What the task asks:
List every line of the items below that contains the word "face".
* Start Records to use *
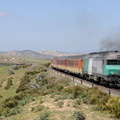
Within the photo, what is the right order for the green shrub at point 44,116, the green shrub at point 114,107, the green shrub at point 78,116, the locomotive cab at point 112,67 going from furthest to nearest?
the locomotive cab at point 112,67
the green shrub at point 44,116
the green shrub at point 114,107
the green shrub at point 78,116

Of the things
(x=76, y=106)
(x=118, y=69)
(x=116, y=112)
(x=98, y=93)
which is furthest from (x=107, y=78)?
(x=116, y=112)

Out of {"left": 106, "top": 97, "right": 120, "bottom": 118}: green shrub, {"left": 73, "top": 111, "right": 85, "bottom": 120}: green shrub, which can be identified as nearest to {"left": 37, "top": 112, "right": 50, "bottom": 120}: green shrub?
{"left": 73, "top": 111, "right": 85, "bottom": 120}: green shrub

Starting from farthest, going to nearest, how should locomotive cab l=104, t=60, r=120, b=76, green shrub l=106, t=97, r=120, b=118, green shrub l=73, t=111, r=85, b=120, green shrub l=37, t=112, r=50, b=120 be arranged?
locomotive cab l=104, t=60, r=120, b=76, green shrub l=37, t=112, r=50, b=120, green shrub l=106, t=97, r=120, b=118, green shrub l=73, t=111, r=85, b=120

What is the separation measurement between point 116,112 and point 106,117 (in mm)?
622

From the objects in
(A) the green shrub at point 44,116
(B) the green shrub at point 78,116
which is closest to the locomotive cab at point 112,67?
(A) the green shrub at point 44,116

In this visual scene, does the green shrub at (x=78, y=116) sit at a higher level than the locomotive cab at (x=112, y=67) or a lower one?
lower

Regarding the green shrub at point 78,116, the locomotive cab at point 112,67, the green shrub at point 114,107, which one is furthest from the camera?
the locomotive cab at point 112,67

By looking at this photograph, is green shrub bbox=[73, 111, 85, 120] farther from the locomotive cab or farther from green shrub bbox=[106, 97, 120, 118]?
the locomotive cab

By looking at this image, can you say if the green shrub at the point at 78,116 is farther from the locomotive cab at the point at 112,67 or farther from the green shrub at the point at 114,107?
the locomotive cab at the point at 112,67

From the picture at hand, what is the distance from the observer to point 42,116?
15.4 m

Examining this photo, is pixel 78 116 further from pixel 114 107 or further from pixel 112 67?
pixel 112 67

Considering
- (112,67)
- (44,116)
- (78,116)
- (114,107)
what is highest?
(112,67)

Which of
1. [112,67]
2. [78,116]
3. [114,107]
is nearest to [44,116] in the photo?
[78,116]

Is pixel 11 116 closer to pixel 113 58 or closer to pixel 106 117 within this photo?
pixel 106 117
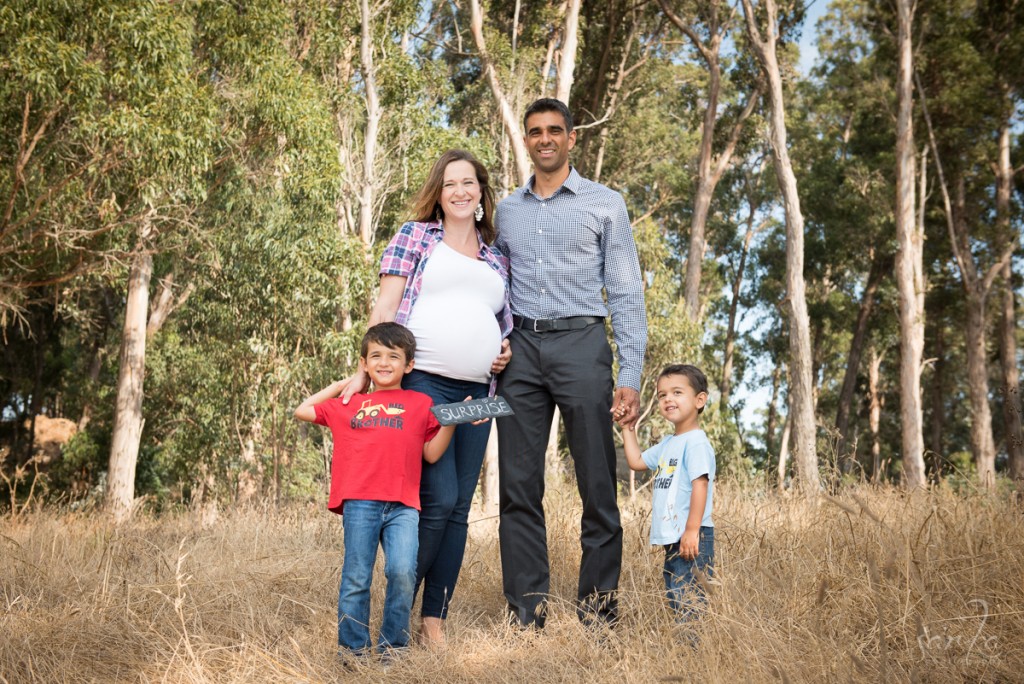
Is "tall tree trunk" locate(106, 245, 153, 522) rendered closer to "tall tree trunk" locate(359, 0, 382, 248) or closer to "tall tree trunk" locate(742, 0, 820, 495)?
"tall tree trunk" locate(359, 0, 382, 248)

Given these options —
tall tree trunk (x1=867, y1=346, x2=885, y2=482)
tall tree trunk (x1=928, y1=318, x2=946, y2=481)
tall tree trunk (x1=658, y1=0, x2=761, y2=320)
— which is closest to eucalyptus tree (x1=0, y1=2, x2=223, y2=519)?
tall tree trunk (x1=658, y1=0, x2=761, y2=320)

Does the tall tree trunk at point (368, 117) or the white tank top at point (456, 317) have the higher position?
the tall tree trunk at point (368, 117)

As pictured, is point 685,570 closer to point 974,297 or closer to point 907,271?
point 907,271

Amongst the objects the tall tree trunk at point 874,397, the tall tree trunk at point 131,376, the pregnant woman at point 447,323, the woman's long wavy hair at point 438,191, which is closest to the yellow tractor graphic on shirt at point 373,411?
the pregnant woman at point 447,323

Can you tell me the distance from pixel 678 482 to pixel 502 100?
35.6 feet

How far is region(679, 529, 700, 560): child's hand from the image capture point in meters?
3.59

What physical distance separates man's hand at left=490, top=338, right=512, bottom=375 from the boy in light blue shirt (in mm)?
528

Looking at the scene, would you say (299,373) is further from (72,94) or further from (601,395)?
(601,395)

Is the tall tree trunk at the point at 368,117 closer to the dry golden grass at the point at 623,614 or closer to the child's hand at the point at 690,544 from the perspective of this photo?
the dry golden grass at the point at 623,614

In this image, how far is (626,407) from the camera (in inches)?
150

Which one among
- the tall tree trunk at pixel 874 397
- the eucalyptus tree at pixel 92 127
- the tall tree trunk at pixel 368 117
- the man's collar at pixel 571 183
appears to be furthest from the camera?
the tall tree trunk at pixel 874 397

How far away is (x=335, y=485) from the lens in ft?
11.4

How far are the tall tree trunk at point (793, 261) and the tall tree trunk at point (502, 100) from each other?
4.33m

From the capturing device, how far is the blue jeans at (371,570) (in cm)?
338
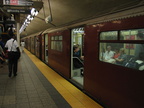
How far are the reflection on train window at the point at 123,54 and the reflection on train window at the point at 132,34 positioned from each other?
12 cm

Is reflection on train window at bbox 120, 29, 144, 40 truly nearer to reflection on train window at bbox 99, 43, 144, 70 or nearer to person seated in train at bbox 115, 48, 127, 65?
reflection on train window at bbox 99, 43, 144, 70

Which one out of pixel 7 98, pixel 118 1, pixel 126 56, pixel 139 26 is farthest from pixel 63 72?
pixel 139 26

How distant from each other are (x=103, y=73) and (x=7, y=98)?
8.17ft

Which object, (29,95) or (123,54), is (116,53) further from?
(29,95)

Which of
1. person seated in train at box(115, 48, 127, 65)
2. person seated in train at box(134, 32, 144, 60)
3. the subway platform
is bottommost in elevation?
the subway platform

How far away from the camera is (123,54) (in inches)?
128

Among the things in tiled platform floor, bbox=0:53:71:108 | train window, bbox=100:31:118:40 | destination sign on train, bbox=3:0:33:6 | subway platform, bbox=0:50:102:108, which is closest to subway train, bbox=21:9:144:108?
train window, bbox=100:31:118:40

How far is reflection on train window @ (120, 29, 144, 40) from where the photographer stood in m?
2.78

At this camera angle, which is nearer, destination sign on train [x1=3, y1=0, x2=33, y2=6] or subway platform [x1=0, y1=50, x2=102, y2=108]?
subway platform [x1=0, y1=50, x2=102, y2=108]

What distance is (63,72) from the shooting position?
23.0 ft

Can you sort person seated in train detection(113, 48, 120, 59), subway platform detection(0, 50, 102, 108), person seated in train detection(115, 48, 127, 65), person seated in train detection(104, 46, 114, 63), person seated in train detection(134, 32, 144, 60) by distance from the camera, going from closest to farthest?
person seated in train detection(134, 32, 144, 60) → person seated in train detection(115, 48, 127, 65) → person seated in train detection(113, 48, 120, 59) → person seated in train detection(104, 46, 114, 63) → subway platform detection(0, 50, 102, 108)

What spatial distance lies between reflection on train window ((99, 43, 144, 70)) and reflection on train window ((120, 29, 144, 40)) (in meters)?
0.12

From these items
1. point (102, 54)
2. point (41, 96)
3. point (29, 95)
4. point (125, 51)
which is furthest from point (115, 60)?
point (29, 95)

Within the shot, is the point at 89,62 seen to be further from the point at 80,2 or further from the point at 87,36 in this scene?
the point at 80,2
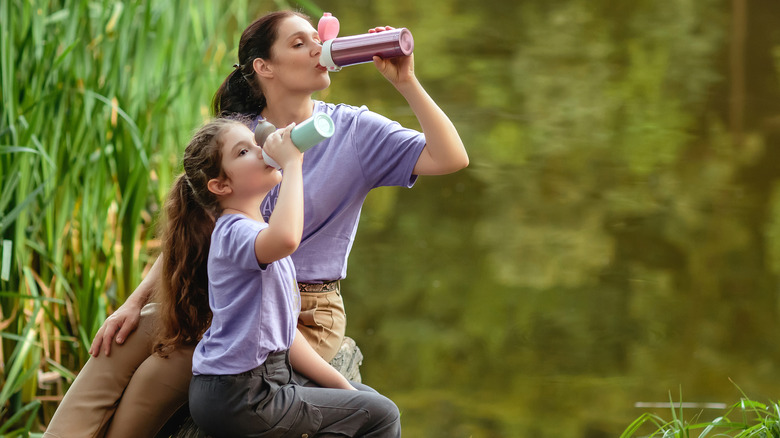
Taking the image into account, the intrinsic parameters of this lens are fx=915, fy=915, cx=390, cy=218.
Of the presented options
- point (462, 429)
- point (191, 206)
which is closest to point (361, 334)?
point (462, 429)

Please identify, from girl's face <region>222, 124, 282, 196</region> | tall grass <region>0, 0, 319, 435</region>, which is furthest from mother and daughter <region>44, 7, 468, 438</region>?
tall grass <region>0, 0, 319, 435</region>

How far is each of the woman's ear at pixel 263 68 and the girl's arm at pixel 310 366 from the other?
0.44 meters

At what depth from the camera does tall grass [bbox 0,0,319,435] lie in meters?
2.02

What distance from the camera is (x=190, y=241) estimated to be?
1.34 m

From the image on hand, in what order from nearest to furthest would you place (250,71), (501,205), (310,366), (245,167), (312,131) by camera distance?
(312,131)
(245,167)
(310,366)
(250,71)
(501,205)

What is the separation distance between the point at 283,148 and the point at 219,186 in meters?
0.14

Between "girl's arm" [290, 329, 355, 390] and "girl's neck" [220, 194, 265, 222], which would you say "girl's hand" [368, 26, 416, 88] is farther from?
"girl's arm" [290, 329, 355, 390]

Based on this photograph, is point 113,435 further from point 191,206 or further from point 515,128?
point 515,128

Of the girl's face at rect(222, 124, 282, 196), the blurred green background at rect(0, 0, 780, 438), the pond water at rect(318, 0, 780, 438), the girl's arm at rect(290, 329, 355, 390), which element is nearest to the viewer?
the girl's face at rect(222, 124, 282, 196)

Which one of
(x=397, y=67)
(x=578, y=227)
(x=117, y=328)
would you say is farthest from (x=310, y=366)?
(x=578, y=227)

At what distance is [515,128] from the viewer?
13.0ft

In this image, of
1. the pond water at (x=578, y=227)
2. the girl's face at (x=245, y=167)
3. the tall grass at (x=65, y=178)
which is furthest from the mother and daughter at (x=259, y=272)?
the pond water at (x=578, y=227)

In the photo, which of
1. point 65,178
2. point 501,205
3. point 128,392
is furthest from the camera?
point 501,205

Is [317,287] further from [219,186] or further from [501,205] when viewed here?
[501,205]
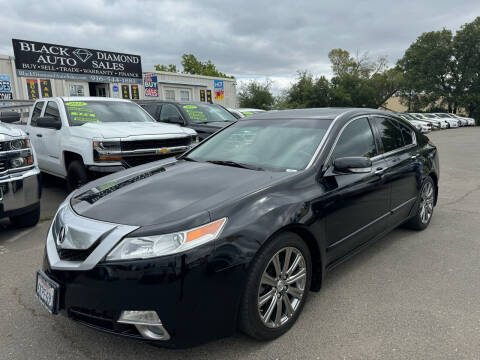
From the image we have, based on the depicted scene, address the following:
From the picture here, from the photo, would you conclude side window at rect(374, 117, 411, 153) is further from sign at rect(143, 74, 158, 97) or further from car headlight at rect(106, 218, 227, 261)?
sign at rect(143, 74, 158, 97)

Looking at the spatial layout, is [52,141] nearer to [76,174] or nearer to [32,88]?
[76,174]

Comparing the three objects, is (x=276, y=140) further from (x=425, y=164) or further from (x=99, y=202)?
(x=425, y=164)

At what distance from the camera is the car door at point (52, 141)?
251 inches

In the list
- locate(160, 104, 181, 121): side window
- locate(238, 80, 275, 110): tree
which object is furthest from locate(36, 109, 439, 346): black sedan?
locate(238, 80, 275, 110): tree

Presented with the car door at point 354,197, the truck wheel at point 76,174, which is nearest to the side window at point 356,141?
the car door at point 354,197

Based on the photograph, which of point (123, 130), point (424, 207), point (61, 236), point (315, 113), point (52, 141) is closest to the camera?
point (61, 236)

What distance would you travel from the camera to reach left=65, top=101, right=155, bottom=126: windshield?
6469mm

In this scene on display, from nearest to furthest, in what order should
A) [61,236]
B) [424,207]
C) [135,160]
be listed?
[61,236], [424,207], [135,160]

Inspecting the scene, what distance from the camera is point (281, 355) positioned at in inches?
93.4

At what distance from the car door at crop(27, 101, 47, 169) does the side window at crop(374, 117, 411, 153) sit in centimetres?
581

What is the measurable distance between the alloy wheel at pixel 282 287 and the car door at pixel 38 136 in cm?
587

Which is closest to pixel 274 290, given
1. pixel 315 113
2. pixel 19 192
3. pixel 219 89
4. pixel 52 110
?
pixel 315 113

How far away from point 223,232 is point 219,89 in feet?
74.6

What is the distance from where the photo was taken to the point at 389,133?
4.12 metres
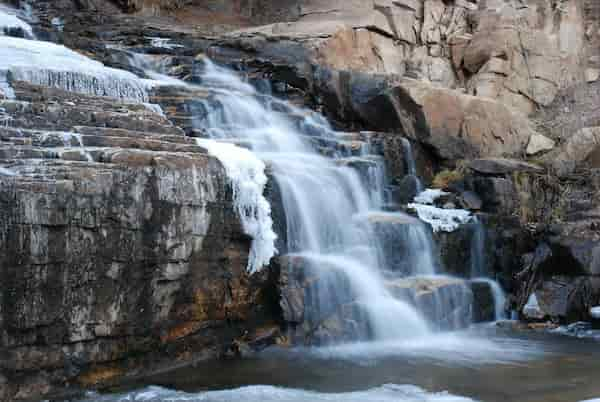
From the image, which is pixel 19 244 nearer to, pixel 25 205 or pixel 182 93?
pixel 25 205

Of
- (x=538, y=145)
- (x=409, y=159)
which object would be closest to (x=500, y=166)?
(x=409, y=159)

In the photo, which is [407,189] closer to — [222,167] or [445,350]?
[445,350]

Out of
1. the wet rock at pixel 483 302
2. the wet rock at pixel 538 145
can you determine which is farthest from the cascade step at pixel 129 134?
the wet rock at pixel 538 145

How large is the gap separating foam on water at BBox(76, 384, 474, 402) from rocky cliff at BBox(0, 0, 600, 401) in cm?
62

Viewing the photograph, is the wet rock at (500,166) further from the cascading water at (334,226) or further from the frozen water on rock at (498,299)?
the frozen water on rock at (498,299)

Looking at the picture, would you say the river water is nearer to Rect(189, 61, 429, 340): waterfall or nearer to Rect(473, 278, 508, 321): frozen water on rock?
Rect(189, 61, 429, 340): waterfall

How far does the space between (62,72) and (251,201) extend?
3.76 m

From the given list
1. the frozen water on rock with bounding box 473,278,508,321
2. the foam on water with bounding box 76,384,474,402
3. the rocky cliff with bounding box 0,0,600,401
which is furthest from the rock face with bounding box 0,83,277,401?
the frozen water on rock with bounding box 473,278,508,321

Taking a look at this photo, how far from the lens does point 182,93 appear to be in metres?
11.1

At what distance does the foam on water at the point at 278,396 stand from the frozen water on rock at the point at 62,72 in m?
5.18

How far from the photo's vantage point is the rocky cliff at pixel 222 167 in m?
6.25

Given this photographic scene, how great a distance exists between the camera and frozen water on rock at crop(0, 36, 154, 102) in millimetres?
9688

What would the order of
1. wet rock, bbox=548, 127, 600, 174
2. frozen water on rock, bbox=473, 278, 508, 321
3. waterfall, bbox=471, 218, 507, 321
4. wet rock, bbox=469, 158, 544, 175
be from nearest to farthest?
frozen water on rock, bbox=473, 278, 508, 321 < waterfall, bbox=471, 218, 507, 321 < wet rock, bbox=469, 158, 544, 175 < wet rock, bbox=548, 127, 600, 174

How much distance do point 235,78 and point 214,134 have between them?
3.36 metres
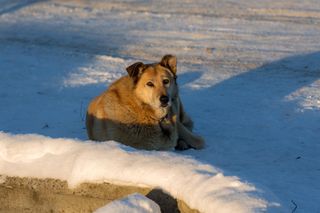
* End Records to use *
Exercise output:
Please identify, from girl's face <region>222, 124, 282, 196</region> | tall grass <region>0, 0, 319, 435</region>, which is furthest from mother and daughter <region>44, 7, 468, 438</region>?
Of the girl's face at rect(222, 124, 282, 196), the blurred green background at rect(0, 0, 780, 438), the pond water at rect(318, 0, 780, 438), the girl's arm at rect(290, 329, 355, 390), which element is nearest to the viewer?
the girl's face at rect(222, 124, 282, 196)
2. the girl's face at (x=245, y=167)
which is furthest from the rock face with bounding box 0,83,277,401?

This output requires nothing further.